▸ **What the task requires**
Restate word for word the section of the entries that opens at the line containing "Közömbös Behatárolt bizonytalan" and closes at the line containing "Old Pickup Truck As Flower Bed Poster", both lines kept, pictures dropped.

▸ **Data supplied**
· · ·

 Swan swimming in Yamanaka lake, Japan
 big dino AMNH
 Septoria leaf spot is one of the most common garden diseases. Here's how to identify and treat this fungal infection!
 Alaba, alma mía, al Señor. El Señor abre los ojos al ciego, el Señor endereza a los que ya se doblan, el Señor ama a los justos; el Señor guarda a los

· · ·

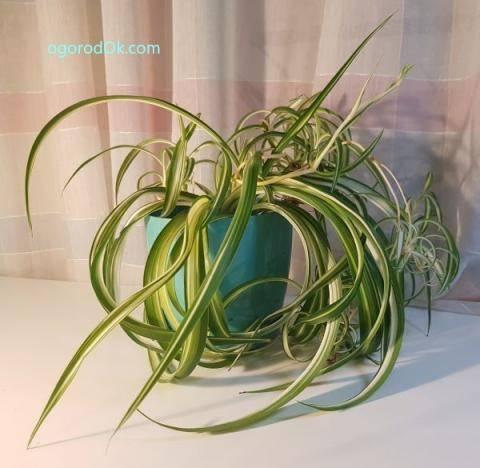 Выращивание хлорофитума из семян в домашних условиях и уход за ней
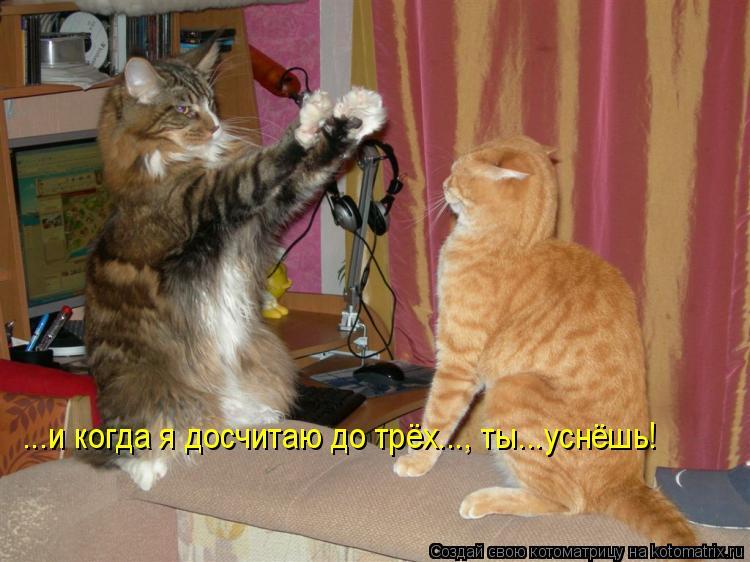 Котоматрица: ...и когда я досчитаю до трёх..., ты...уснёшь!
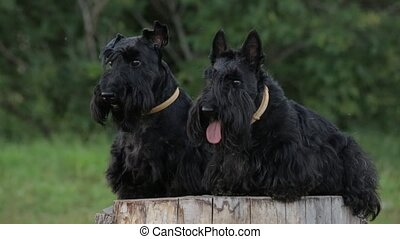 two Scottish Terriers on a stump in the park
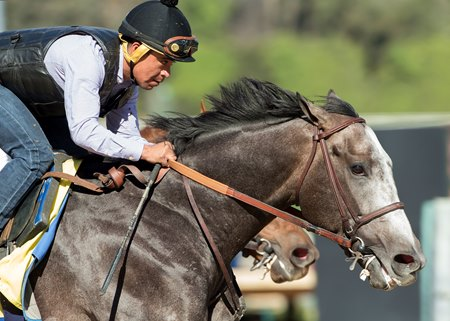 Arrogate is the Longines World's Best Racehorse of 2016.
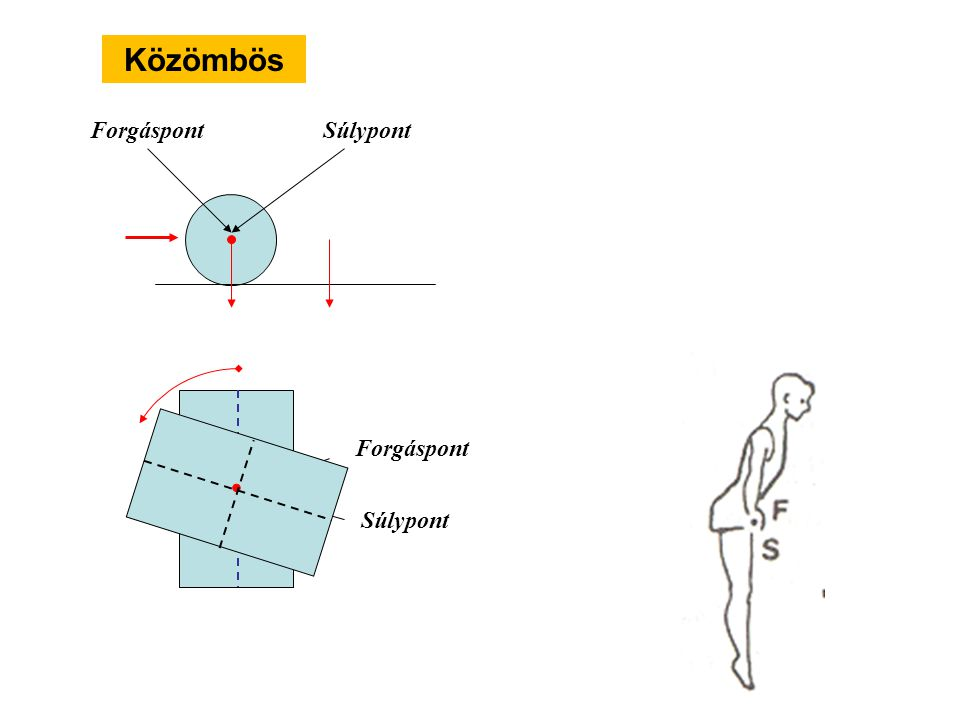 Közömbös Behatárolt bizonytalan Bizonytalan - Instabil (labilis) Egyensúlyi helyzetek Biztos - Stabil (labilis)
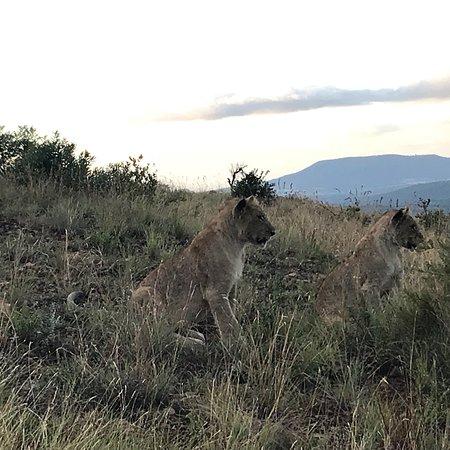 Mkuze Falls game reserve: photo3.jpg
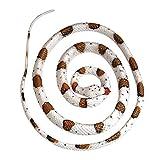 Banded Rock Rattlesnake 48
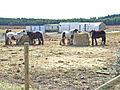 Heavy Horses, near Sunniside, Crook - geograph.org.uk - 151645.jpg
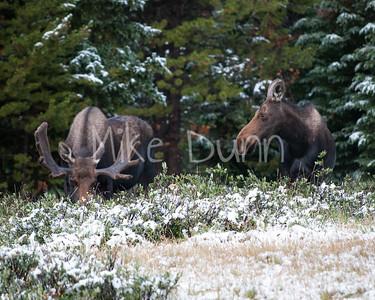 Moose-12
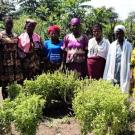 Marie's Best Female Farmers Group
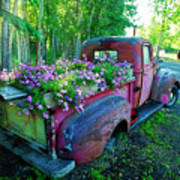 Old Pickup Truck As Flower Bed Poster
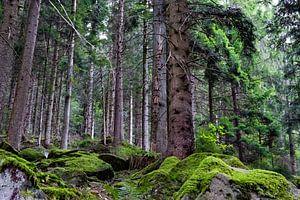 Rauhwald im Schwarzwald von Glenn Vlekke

· · ·

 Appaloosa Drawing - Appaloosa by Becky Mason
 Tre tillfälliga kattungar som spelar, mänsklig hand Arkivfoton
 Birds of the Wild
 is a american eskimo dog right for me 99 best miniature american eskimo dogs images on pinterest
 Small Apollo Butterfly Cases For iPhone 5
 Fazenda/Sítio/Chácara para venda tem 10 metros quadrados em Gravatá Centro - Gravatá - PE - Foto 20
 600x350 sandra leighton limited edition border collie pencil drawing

· · ·

▸ **Your response**
 Közömbös Behatárolt bizonytalan Bizonytalan - Instabil (labilis) Egyensúlyi helyzetek Biztos - Stabil (labilis)
 Mkuze Falls game reserve: photo3.jpg
 Banded Rock Rattlesnake 48
 Heavy Horses, near Sunniside, Crook - geograph.org.uk - 151645.jpg
 Moose-12
 Marie's Best Female Farmers Group
 Old Pickup Truck As Flower Bed Poster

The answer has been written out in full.